Monday, May 30, 2016

May 25 -- evening


My better half spotted this.  We seem to have much in common with these people!

We love Pooh.  Our kid was in choir, rather than orchestra, but it looks like we can agree about some important elements of politics.  I have been known to spend some time with the Snoods (an elderly computer game).  As recently as this morning.......... 

(The Poohs look as though it's possible their honey was fermented.......)

The 25th was just packed.  There was a Smell & Tell, which I planned to attend.

It turned out that the golf course was full of a high-school tournament on the 25th.  This meant my husband could go along to the Smell & Tell (rather than golfing into the night). 

We decided to begin with supper at Jerusalem Garden (just around the corner from the library), and our daughter decided to join us.  We had a pleasant family evening, enjoying falafel at Jerusalem Garden, and then strolling over to the library for the Smell & Tell.  It was about roses..........................

Perception of chemicals in the environment is Life's oldest sense.  Vastly older than come-lately senses like hearing and vision.  Since Life began, billions of years ago, it has prospered through attentiveness to the scent of its environment.

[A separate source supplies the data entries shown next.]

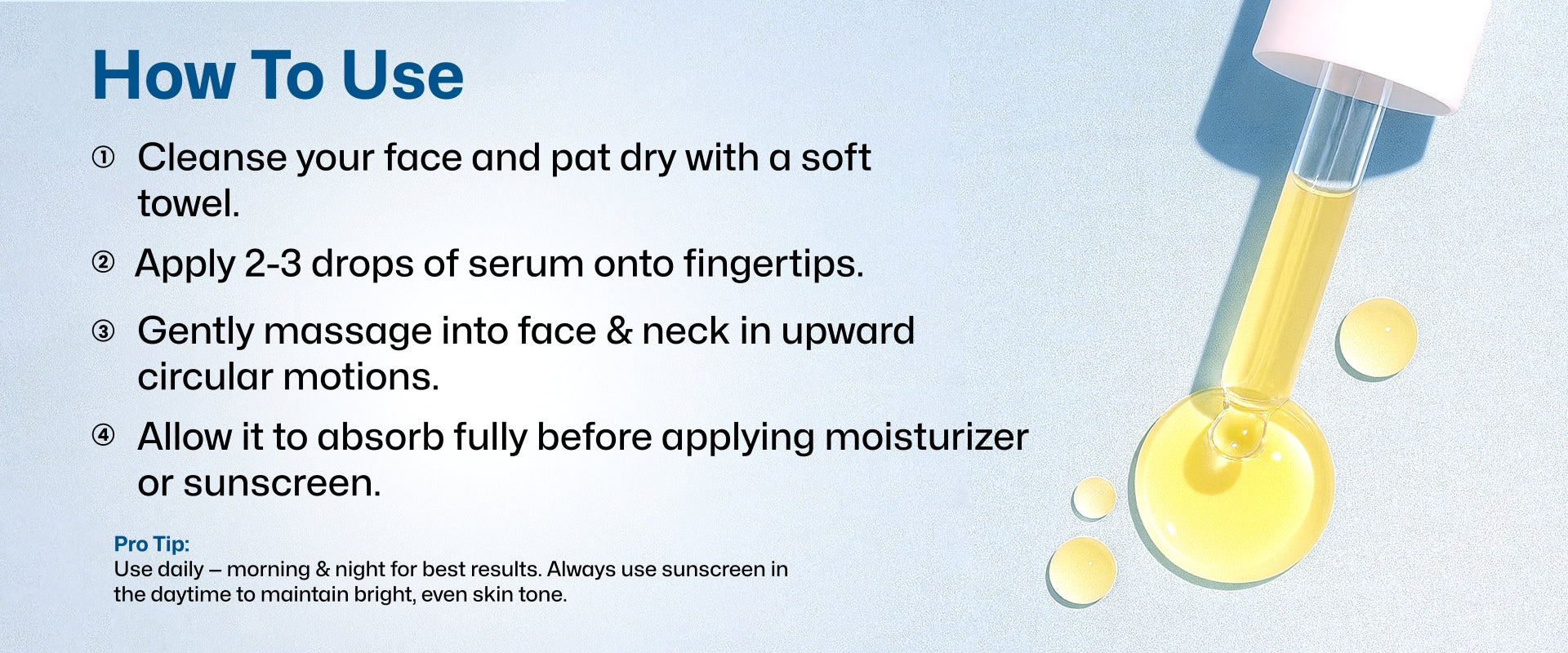 How To Use

① Cleanse your face and pat dry with a soft towel.

② Apply 2-3 drops of serum onto fingertips.

③ Gently massage into face & neck in upward circular motions.

④ Allow it to absorb fully before applying moisturizer or sunscreen.

Pro Tip:
Use daily – morning & night for best results. Always use sunscreen in the daytime to maintain bright, even skin tone.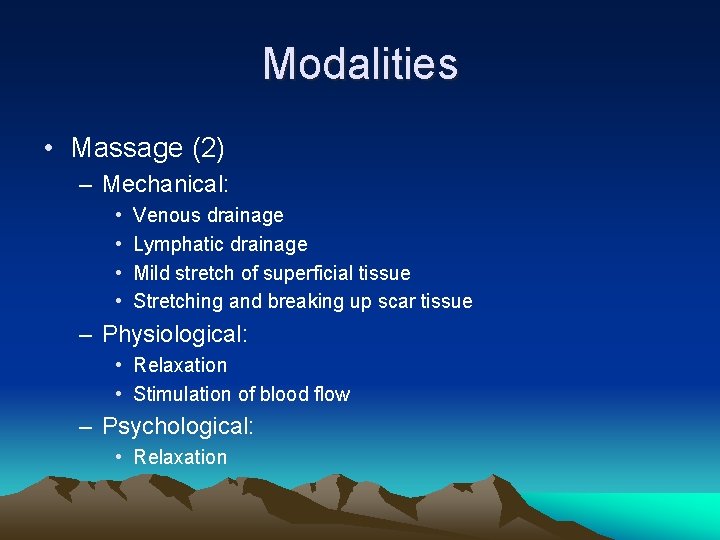 Modalities

• Massage (2)
– Mechanical:
• Venous drainage
• Lymphatic drainage
• Mild stretch of superficial tissue
• Stretching and breaking up scar tissue
– Physiological:
• Relaxation
• Stimulation of blood flow
– Psychological:
• Relaxation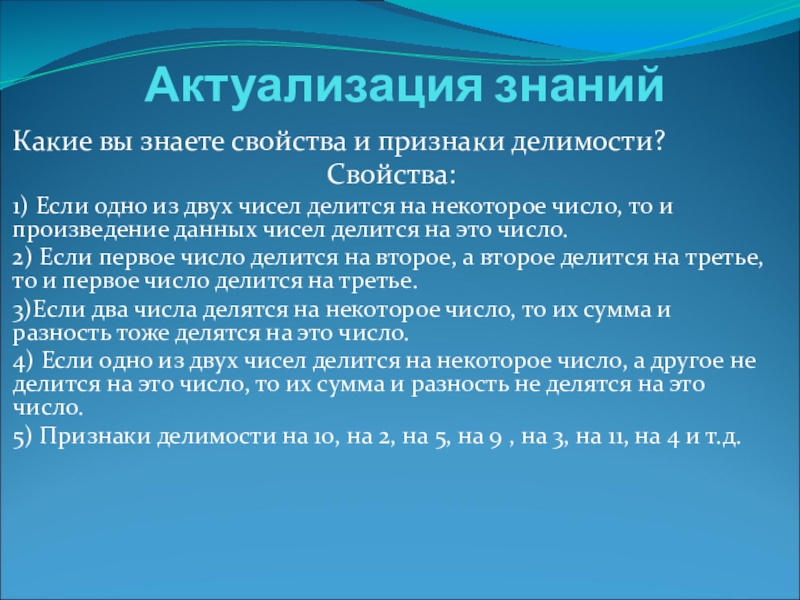 Актуализация знаний

Какие вы знаете свойства и признаки делимости?

Свойства:

1) Если одно из двух чисел делится на некоторое число, то и произведение данных чисел делится на это число.

2) Если первое число делится на второе, а второе делится на третье, то и первое число делится на третье.

3)Если два числа делятся на некоторое число, то их сумма и разность тоже делятся на это число.

4) Если одно из двух чисел делится на некоторое число, а другое не делится на это число, то их сумма и разность не делятся на это число.

5) Признаки делимости на 10, на 2, на 5, на 9 , на 3, на 11, на 4 и т.д.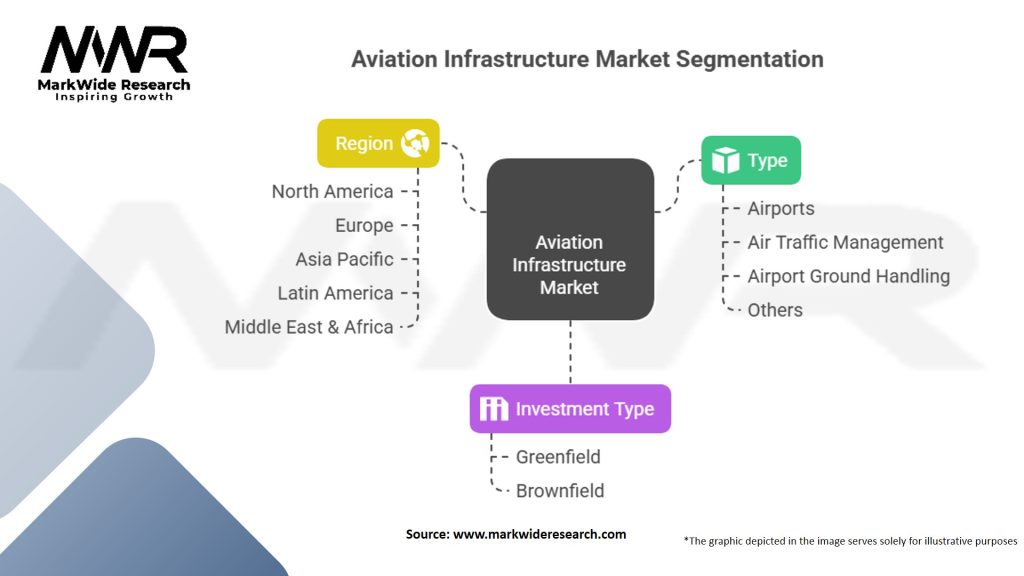 MWR
MarkWide Research
Inspiring Growth

Aviation Infrastructure Market Segmentation

Region
North America
Europe
Asia Pacific
Latin America
Middle East & Africa

Aviation Infrastructure Market

Type
Airports
Air Traffic Management
Airport Ground Handling
Others

Investment Type
Greenfield
Brownfield

Source: www.markwideresearch.com

*The graphic depicted in the image serves solely for illustrative purposes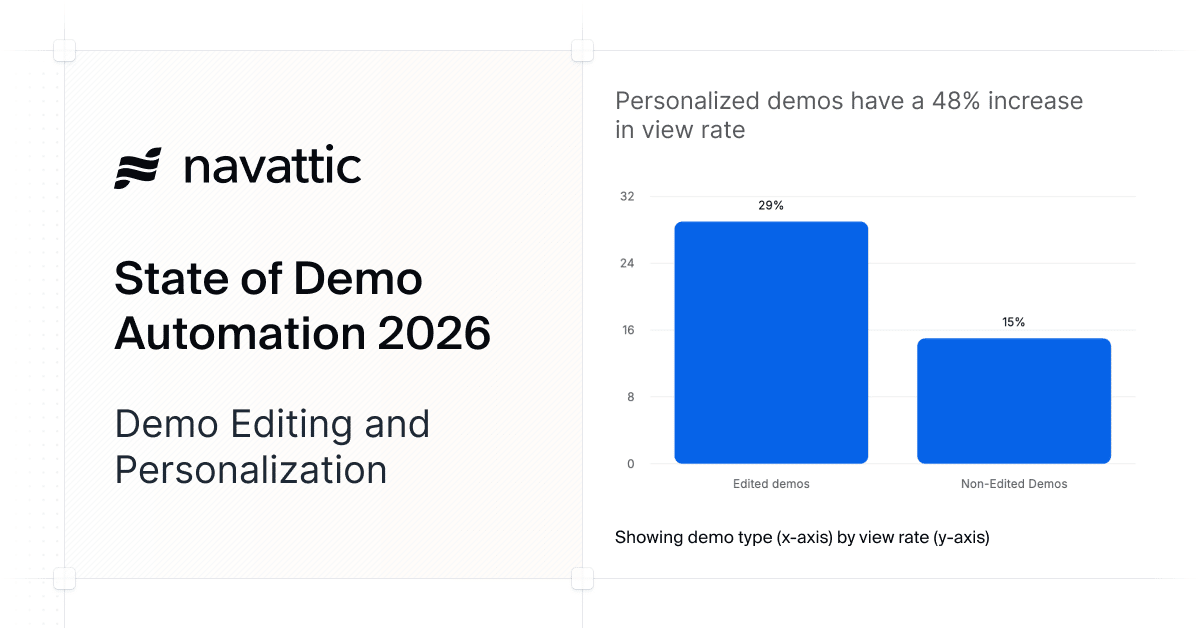 navattic

State of Demo Automation 2026

Demo Editing and Personalization

Personalized demos have a 48% increase in view rate

32
24
16
8
0

29%
15%

Edited demos
Non-Edited Demos

Showing demo type (x-axis) by view rate (y-axis)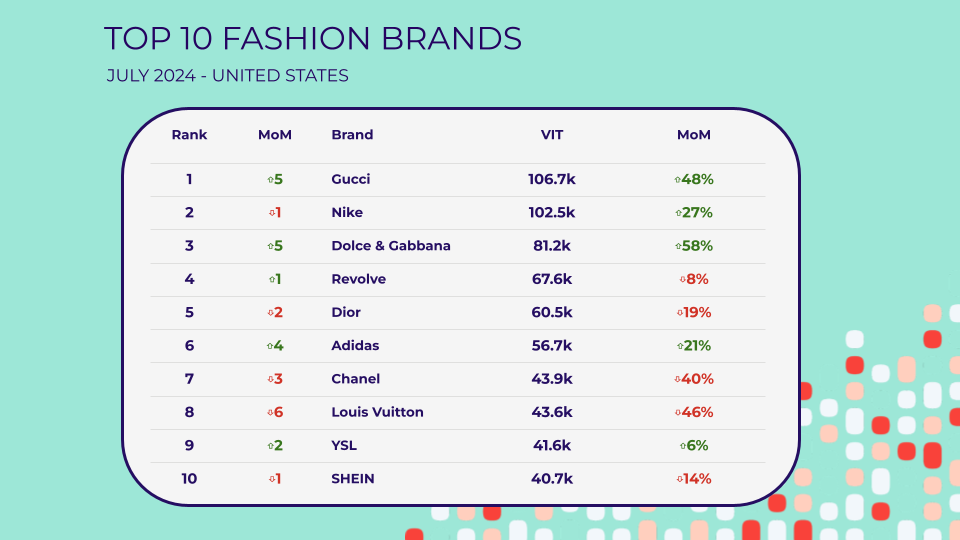 TOP 10 FASHION BRANDS

JULY 2024 - UNITED STATES

| Rank | MoM | Brand | VIT | MoM |
|---|---|---|---|---|
| 1 | ⇧5 | Gucci | 106.7k | ⇧48% |
| 2 | ⇩1 | Nike | 102.5k | ⇧27% |
| 3 | ⇧5 | Dolce & Gabbana | 81.2k | ⇧58% |
| 4 | ⇧1 | Revolve | 67.6k | ⇩8% |
| 5 | ⇩2 | Dior | 60.5k | ⇩19% |
| 6 | ⇧4 | Adidas | 56.7k | ⇧21% |
| 7 | ⇩3 | Chanel | 43.9k | ⇩40% |
| 8 | ⇩6 | Louis Vuitton | 43.6k | ⇩46% |
| 9 | ⇧2 | YSL | 41.6k | ⇧6% |
| 10 | ⇩1 | SHEIN | 40.7k | ⇩14% |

Given the antiquity of smell and taste, it's not a surprise that they should be closer to the essence of being alive than newer senses.  Not a surprise that they are intertwined with emotion and memory in a unique way.

Most of us walk through our days paying very little attention to our noses and the news they bring us. 
Not so for Michelle Krell Kidd, whose nose has guided her since her early childhood. 

Michelle, Ann Arbor's only trained Nose*, is on a mission to help all of us pay more attention to what we are smelling, and to help us practice describing the unseeable.  On the 25th, her subject was roses.  The history of rose cultivation, the differences between different roses, the ways humans have sought to preserve and enjoy the scent of roses, the way perfumers have used roses in the design of fragrances....

This is only the second Smell & Tell at which I have been offered tastes as well as smells.  We began with rose Turkish delight.  When I was a kid, I had a little round tin of those small hard candies.  As an example of memory brought forward by smell/taste, I am pretty sure that my little candies tasted like the rose Turkish delight we ate on the 25th..........

We went on to smell the scent of a couple of different roses.  We tasted D'Arbo rose hip jam, which is delicious.  We smelled a couple of rose perfumes, and didn't have time to smell all the ones Michelle brought with her, alas.

As always, in addition to the history and culture of perfume, in addition to the active smelling, in addition to telling what those smells entice us to remember (perhaps connections to places/times/people), we also receive a lot of information on how and where to acquire the things we enjoy at a Smell & Tell.

I got some D'Arbo rose hip jam at Busch's yesterday.  (Rose hips!  Something new to add to my Food as Medicine repertoire for 20 different foods each day!)

If you live near Ann Arbor, and you want to expand your mind with an experience you aren't likely to find anywhere else, I encourage you to try a Smell & Tell.  Michelle's connections often mean we get to smell things that basically no one else will get to smell.  Each Smell & Tell is a unique venture into a place most of us don't usually get to visit.  Highly recommended.

The next one is June 22, when the topic will be patchouli.

* Wikipedia:  A perfumer is a term used for an expert on creating perfume compositions, sometimes referred to affectionately as a Nose (French: le nez) due to their fine sense of smell and skill in producing olfactory compositions. The perfumer is effectively an artist who is trained in depth on the concepts of fragrance aesthetics and who is capable of conveying abstract concepts and moods with fragrance compositions. At the most rudimentary level, a perfumer must have a keen knowledge of a large variety of fragrance ingredients and their smells, and be able to distinguish each of the fragrance ingredients whether alone or in combination with other fragrances. As well, they must know how each ingredient reveals itself through time with other ingredients.